I am happy to take inspiration anywhere I can get it. Seriously. Years ago my pattern with exercising would sometimes be that things got hectic at work and in the rest of my life and I stopped doing everything physical. Those breaks sometimes lasted as long as six months. Thank goodness a friend and I started walking about 4 miles together in a local park on Sunday mornings. I think we’ve been doing that about ten years. One absolutely crucial effect of this routine is that it keeps me from getting into one of those no-exercise phases. There were times when the weekly walk was the only exercise I did. More recently it’s often icing on the cake. The New Rules of Lifting for Women calls it “active recovery” I believe. That is, something you do that’s not actually strenuous enough to be exercise but is good calorie-burning activity that allows you to be ready for more weight lifting the next day.
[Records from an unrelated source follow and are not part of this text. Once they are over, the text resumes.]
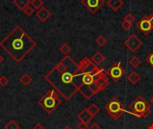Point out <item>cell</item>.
Listing matches in <instances>:
<instances>
[{
  "label": "cell",
  "mask_w": 153,
  "mask_h": 129,
  "mask_svg": "<svg viewBox=\"0 0 153 129\" xmlns=\"http://www.w3.org/2000/svg\"><path fill=\"white\" fill-rule=\"evenodd\" d=\"M128 109L130 114L137 118H147L152 113L149 102L143 96H138L135 98L129 104Z\"/></svg>",
  "instance_id": "cell-4"
},
{
  "label": "cell",
  "mask_w": 153,
  "mask_h": 129,
  "mask_svg": "<svg viewBox=\"0 0 153 129\" xmlns=\"http://www.w3.org/2000/svg\"><path fill=\"white\" fill-rule=\"evenodd\" d=\"M136 27L138 30H140L143 34H148L152 30V23L150 22V19H149V16H145L143 17V19H141L137 24H136Z\"/></svg>",
  "instance_id": "cell-11"
},
{
  "label": "cell",
  "mask_w": 153,
  "mask_h": 129,
  "mask_svg": "<svg viewBox=\"0 0 153 129\" xmlns=\"http://www.w3.org/2000/svg\"><path fill=\"white\" fill-rule=\"evenodd\" d=\"M132 25H133L132 23H129L128 22H126V21L122 22V23H121V27H122L125 31H128L131 30Z\"/></svg>",
  "instance_id": "cell-26"
},
{
  "label": "cell",
  "mask_w": 153,
  "mask_h": 129,
  "mask_svg": "<svg viewBox=\"0 0 153 129\" xmlns=\"http://www.w3.org/2000/svg\"><path fill=\"white\" fill-rule=\"evenodd\" d=\"M125 74H126V71L122 67L121 62L116 63L107 71V75L110 76V78L113 79V81L115 82H118L125 75Z\"/></svg>",
  "instance_id": "cell-7"
},
{
  "label": "cell",
  "mask_w": 153,
  "mask_h": 129,
  "mask_svg": "<svg viewBox=\"0 0 153 129\" xmlns=\"http://www.w3.org/2000/svg\"><path fill=\"white\" fill-rule=\"evenodd\" d=\"M88 111L90 112V114H91L92 117H94V116H96V115L100 112V108H99V106L96 105V104H91V105L88 108Z\"/></svg>",
  "instance_id": "cell-19"
},
{
  "label": "cell",
  "mask_w": 153,
  "mask_h": 129,
  "mask_svg": "<svg viewBox=\"0 0 153 129\" xmlns=\"http://www.w3.org/2000/svg\"><path fill=\"white\" fill-rule=\"evenodd\" d=\"M107 4L114 12H117L123 5L124 1L123 0H108Z\"/></svg>",
  "instance_id": "cell-14"
},
{
  "label": "cell",
  "mask_w": 153,
  "mask_h": 129,
  "mask_svg": "<svg viewBox=\"0 0 153 129\" xmlns=\"http://www.w3.org/2000/svg\"><path fill=\"white\" fill-rule=\"evenodd\" d=\"M78 67L82 72H91V73L96 72L100 69L95 64H93V62L89 57H84L82 60H81L80 63L78 64Z\"/></svg>",
  "instance_id": "cell-9"
},
{
  "label": "cell",
  "mask_w": 153,
  "mask_h": 129,
  "mask_svg": "<svg viewBox=\"0 0 153 129\" xmlns=\"http://www.w3.org/2000/svg\"><path fill=\"white\" fill-rule=\"evenodd\" d=\"M23 11H24V13L27 14V15H31V13H33V9L30 7V6H27V7H25L24 9H23Z\"/></svg>",
  "instance_id": "cell-29"
},
{
  "label": "cell",
  "mask_w": 153,
  "mask_h": 129,
  "mask_svg": "<svg viewBox=\"0 0 153 129\" xmlns=\"http://www.w3.org/2000/svg\"><path fill=\"white\" fill-rule=\"evenodd\" d=\"M14 4L20 8V9H24L25 7H27L30 4L29 0H15Z\"/></svg>",
  "instance_id": "cell-21"
},
{
  "label": "cell",
  "mask_w": 153,
  "mask_h": 129,
  "mask_svg": "<svg viewBox=\"0 0 153 129\" xmlns=\"http://www.w3.org/2000/svg\"><path fill=\"white\" fill-rule=\"evenodd\" d=\"M60 50L62 53H64L65 55H68V53L71 51V47L68 45V44H64L60 47Z\"/></svg>",
  "instance_id": "cell-24"
},
{
  "label": "cell",
  "mask_w": 153,
  "mask_h": 129,
  "mask_svg": "<svg viewBox=\"0 0 153 129\" xmlns=\"http://www.w3.org/2000/svg\"><path fill=\"white\" fill-rule=\"evenodd\" d=\"M77 128H78V129H87L88 128V124L84 123V122H80L77 125Z\"/></svg>",
  "instance_id": "cell-31"
},
{
  "label": "cell",
  "mask_w": 153,
  "mask_h": 129,
  "mask_svg": "<svg viewBox=\"0 0 153 129\" xmlns=\"http://www.w3.org/2000/svg\"><path fill=\"white\" fill-rule=\"evenodd\" d=\"M33 129H44V128H43L40 124H36V125L34 126Z\"/></svg>",
  "instance_id": "cell-33"
},
{
  "label": "cell",
  "mask_w": 153,
  "mask_h": 129,
  "mask_svg": "<svg viewBox=\"0 0 153 129\" xmlns=\"http://www.w3.org/2000/svg\"><path fill=\"white\" fill-rule=\"evenodd\" d=\"M0 47L16 62H21L36 47V42L20 27L16 26L0 42Z\"/></svg>",
  "instance_id": "cell-2"
},
{
  "label": "cell",
  "mask_w": 153,
  "mask_h": 129,
  "mask_svg": "<svg viewBox=\"0 0 153 129\" xmlns=\"http://www.w3.org/2000/svg\"><path fill=\"white\" fill-rule=\"evenodd\" d=\"M2 61H3V57H2V56L0 55V64L2 63Z\"/></svg>",
  "instance_id": "cell-37"
},
{
  "label": "cell",
  "mask_w": 153,
  "mask_h": 129,
  "mask_svg": "<svg viewBox=\"0 0 153 129\" xmlns=\"http://www.w3.org/2000/svg\"><path fill=\"white\" fill-rule=\"evenodd\" d=\"M105 0H82L81 3L91 13H95L103 4Z\"/></svg>",
  "instance_id": "cell-10"
},
{
  "label": "cell",
  "mask_w": 153,
  "mask_h": 129,
  "mask_svg": "<svg viewBox=\"0 0 153 129\" xmlns=\"http://www.w3.org/2000/svg\"><path fill=\"white\" fill-rule=\"evenodd\" d=\"M96 85L99 88L100 91H103L105 90L108 86V75L107 72H103L101 73L96 80Z\"/></svg>",
  "instance_id": "cell-12"
},
{
  "label": "cell",
  "mask_w": 153,
  "mask_h": 129,
  "mask_svg": "<svg viewBox=\"0 0 153 129\" xmlns=\"http://www.w3.org/2000/svg\"><path fill=\"white\" fill-rule=\"evenodd\" d=\"M149 19H150V22H151V23H152V29H153V14H152V15H150V16H149Z\"/></svg>",
  "instance_id": "cell-34"
},
{
  "label": "cell",
  "mask_w": 153,
  "mask_h": 129,
  "mask_svg": "<svg viewBox=\"0 0 153 129\" xmlns=\"http://www.w3.org/2000/svg\"><path fill=\"white\" fill-rule=\"evenodd\" d=\"M4 129H20V128L14 120H11L4 126Z\"/></svg>",
  "instance_id": "cell-22"
},
{
  "label": "cell",
  "mask_w": 153,
  "mask_h": 129,
  "mask_svg": "<svg viewBox=\"0 0 153 129\" xmlns=\"http://www.w3.org/2000/svg\"><path fill=\"white\" fill-rule=\"evenodd\" d=\"M142 61L138 57H134L131 60H130V66L134 68H137L141 66Z\"/></svg>",
  "instance_id": "cell-20"
},
{
  "label": "cell",
  "mask_w": 153,
  "mask_h": 129,
  "mask_svg": "<svg viewBox=\"0 0 153 129\" xmlns=\"http://www.w3.org/2000/svg\"><path fill=\"white\" fill-rule=\"evenodd\" d=\"M31 4L34 5V7L35 8H39L41 5H42V0H33L32 2H31Z\"/></svg>",
  "instance_id": "cell-28"
},
{
  "label": "cell",
  "mask_w": 153,
  "mask_h": 129,
  "mask_svg": "<svg viewBox=\"0 0 153 129\" xmlns=\"http://www.w3.org/2000/svg\"><path fill=\"white\" fill-rule=\"evenodd\" d=\"M63 129H72V128H71L70 126H65V127Z\"/></svg>",
  "instance_id": "cell-35"
},
{
  "label": "cell",
  "mask_w": 153,
  "mask_h": 129,
  "mask_svg": "<svg viewBox=\"0 0 153 129\" xmlns=\"http://www.w3.org/2000/svg\"><path fill=\"white\" fill-rule=\"evenodd\" d=\"M103 72H105V69L100 68L96 72H93V73L85 72L82 75V87L80 88L79 92L83 95L85 99L89 100L93 95L98 94L100 92L96 85V80H97V77Z\"/></svg>",
  "instance_id": "cell-3"
},
{
  "label": "cell",
  "mask_w": 153,
  "mask_h": 129,
  "mask_svg": "<svg viewBox=\"0 0 153 129\" xmlns=\"http://www.w3.org/2000/svg\"><path fill=\"white\" fill-rule=\"evenodd\" d=\"M104 60H105V57H104L100 51L96 52V53L92 56V57H91V61H92L93 64H95L96 66L100 65Z\"/></svg>",
  "instance_id": "cell-15"
},
{
  "label": "cell",
  "mask_w": 153,
  "mask_h": 129,
  "mask_svg": "<svg viewBox=\"0 0 153 129\" xmlns=\"http://www.w3.org/2000/svg\"><path fill=\"white\" fill-rule=\"evenodd\" d=\"M84 73L67 55L45 75V80L65 100L69 101L82 87V78Z\"/></svg>",
  "instance_id": "cell-1"
},
{
  "label": "cell",
  "mask_w": 153,
  "mask_h": 129,
  "mask_svg": "<svg viewBox=\"0 0 153 129\" xmlns=\"http://www.w3.org/2000/svg\"><path fill=\"white\" fill-rule=\"evenodd\" d=\"M78 119L80 120V122H84V123H89V122H91V119H92V116L90 114V112L88 111V109H84V110H82L80 113H79V115H78Z\"/></svg>",
  "instance_id": "cell-13"
},
{
  "label": "cell",
  "mask_w": 153,
  "mask_h": 129,
  "mask_svg": "<svg viewBox=\"0 0 153 129\" xmlns=\"http://www.w3.org/2000/svg\"><path fill=\"white\" fill-rule=\"evenodd\" d=\"M9 84V80L5 76H1L0 77V86L5 87Z\"/></svg>",
  "instance_id": "cell-27"
},
{
  "label": "cell",
  "mask_w": 153,
  "mask_h": 129,
  "mask_svg": "<svg viewBox=\"0 0 153 129\" xmlns=\"http://www.w3.org/2000/svg\"><path fill=\"white\" fill-rule=\"evenodd\" d=\"M90 129H101V128H100V126H99L98 124L94 123V124H92V125L91 126Z\"/></svg>",
  "instance_id": "cell-32"
},
{
  "label": "cell",
  "mask_w": 153,
  "mask_h": 129,
  "mask_svg": "<svg viewBox=\"0 0 153 129\" xmlns=\"http://www.w3.org/2000/svg\"><path fill=\"white\" fill-rule=\"evenodd\" d=\"M39 104L48 114L53 113L61 105L58 92L56 90L49 91L39 101Z\"/></svg>",
  "instance_id": "cell-5"
},
{
  "label": "cell",
  "mask_w": 153,
  "mask_h": 129,
  "mask_svg": "<svg viewBox=\"0 0 153 129\" xmlns=\"http://www.w3.org/2000/svg\"><path fill=\"white\" fill-rule=\"evenodd\" d=\"M37 15L38 17L39 18V20L41 22H45L49 16H50V13L45 8V7H42L38 13H37Z\"/></svg>",
  "instance_id": "cell-16"
},
{
  "label": "cell",
  "mask_w": 153,
  "mask_h": 129,
  "mask_svg": "<svg viewBox=\"0 0 153 129\" xmlns=\"http://www.w3.org/2000/svg\"><path fill=\"white\" fill-rule=\"evenodd\" d=\"M125 45L127 47V48L134 53L136 52L142 46H143V41L134 33L132 35H130L125 41Z\"/></svg>",
  "instance_id": "cell-8"
},
{
  "label": "cell",
  "mask_w": 153,
  "mask_h": 129,
  "mask_svg": "<svg viewBox=\"0 0 153 129\" xmlns=\"http://www.w3.org/2000/svg\"><path fill=\"white\" fill-rule=\"evenodd\" d=\"M96 43L100 46V47H103L106 43H107V39L103 36V35H100L97 40H96Z\"/></svg>",
  "instance_id": "cell-23"
},
{
  "label": "cell",
  "mask_w": 153,
  "mask_h": 129,
  "mask_svg": "<svg viewBox=\"0 0 153 129\" xmlns=\"http://www.w3.org/2000/svg\"><path fill=\"white\" fill-rule=\"evenodd\" d=\"M127 79L128 81L132 84H136L140 79H141V75L139 74H137L136 72H131L128 76H127Z\"/></svg>",
  "instance_id": "cell-17"
},
{
  "label": "cell",
  "mask_w": 153,
  "mask_h": 129,
  "mask_svg": "<svg viewBox=\"0 0 153 129\" xmlns=\"http://www.w3.org/2000/svg\"><path fill=\"white\" fill-rule=\"evenodd\" d=\"M151 103H152V105H153V97L151 99Z\"/></svg>",
  "instance_id": "cell-38"
},
{
  "label": "cell",
  "mask_w": 153,
  "mask_h": 129,
  "mask_svg": "<svg viewBox=\"0 0 153 129\" xmlns=\"http://www.w3.org/2000/svg\"><path fill=\"white\" fill-rule=\"evenodd\" d=\"M148 129H153V124L150 125V126H149V128H148Z\"/></svg>",
  "instance_id": "cell-36"
},
{
  "label": "cell",
  "mask_w": 153,
  "mask_h": 129,
  "mask_svg": "<svg viewBox=\"0 0 153 129\" xmlns=\"http://www.w3.org/2000/svg\"><path fill=\"white\" fill-rule=\"evenodd\" d=\"M124 21L128 22L129 23H132V24H133V22L135 21V17H134V14H132L131 13H128L125 16Z\"/></svg>",
  "instance_id": "cell-25"
},
{
  "label": "cell",
  "mask_w": 153,
  "mask_h": 129,
  "mask_svg": "<svg viewBox=\"0 0 153 129\" xmlns=\"http://www.w3.org/2000/svg\"><path fill=\"white\" fill-rule=\"evenodd\" d=\"M106 110L108 111V114L114 119V120H118L122 114L124 112H126L124 107V104L116 97L112 98L111 101H109L106 106H105Z\"/></svg>",
  "instance_id": "cell-6"
},
{
  "label": "cell",
  "mask_w": 153,
  "mask_h": 129,
  "mask_svg": "<svg viewBox=\"0 0 153 129\" xmlns=\"http://www.w3.org/2000/svg\"><path fill=\"white\" fill-rule=\"evenodd\" d=\"M146 61L153 67V52L152 54H150L147 57H146Z\"/></svg>",
  "instance_id": "cell-30"
},
{
  "label": "cell",
  "mask_w": 153,
  "mask_h": 129,
  "mask_svg": "<svg viewBox=\"0 0 153 129\" xmlns=\"http://www.w3.org/2000/svg\"><path fill=\"white\" fill-rule=\"evenodd\" d=\"M32 79L30 77V75H27V74H24L21 78H20V82L21 84H22L23 86H28L30 83H31Z\"/></svg>",
  "instance_id": "cell-18"
}]
</instances>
The fitness efforts of friends real and virtual also inspire me. From friends that are making great strides with their own levels of fitness and sharing awe-inspiring lifting, running and biking accomplishments to those whom I see looking great as they change their body composition in positive ways. Someone tweets that he’s at the gym or someone posts that she’s hit a new PR, that helps me feel inspired to hit the weights myself.
I also find it helpful to work on a program. I am quite capable of coming up with exercise routines for myself but I find that I do better when I have the guidance, structure and variety of routines put together by experts. I know people are sometimes surprised to learn that I work out by myself in my basement and that I do keep at it. Ironically, for me the need to tear myself away from home to go to the gym would at this point in my life be a de-motivator and not a motivator.
Probably the biggest motivator of all is seeing results. This is especially motivating at first when one is making initial gains but one needs to be satisfied with more subtle progress as one goes farther on the fitness journey. A friend of mine recently introduced me to stickk.com which uses a combination of things to get one to set goals and stick to them including making donations to charities that one doesn’t like if one fails to meet a goal, having referees and friends to support the effort. This all coming from the results of a Yale study on what helps people stick to goals. I am not using it yet for that but the possibilities seem intriguing.
I’m motivated by all of the same things… I especially agree that you have to be motivated by small, subtle changes because once you’ve been working out for a long time, progress happens extremely slowly. You have to learn to love the journey more than the end result.
@burningitoff You are right about loving the journey. Just looking at your blog and the exercises looked mighty familiar. I too am on Stage 3 of NROLFW right now.